▸ **TO DO**
Please express the lines of the items below as a Markdown table with the columns Row and Line, numbering each row and skipping blank lines. Leave the pictures out.

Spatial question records
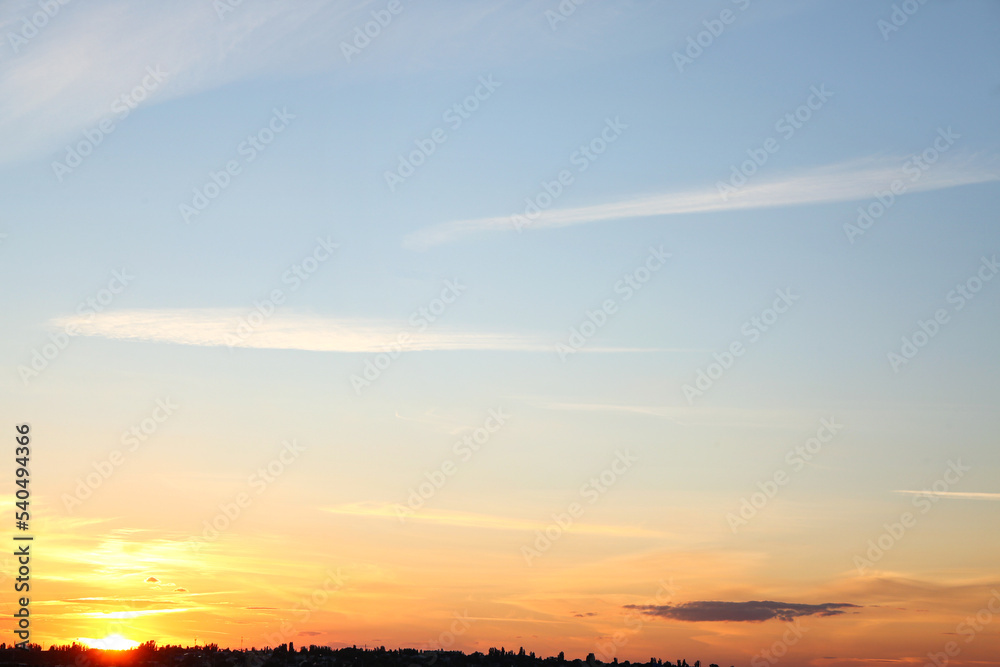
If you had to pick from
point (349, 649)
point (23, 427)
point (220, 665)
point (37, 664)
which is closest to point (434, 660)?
point (349, 649)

▸ **WRITTEN SOLUTION**
| Row | Line |
|---|---|
| 1 | If you had to pick from |
| 2 | point (349, 649) |
| 3 | point (23, 427) |
| 4 | point (220, 665) |
| 5 | point (37, 664) |
| 6 | which is closest to point (434, 660)? |
| 7 | point (349, 649) |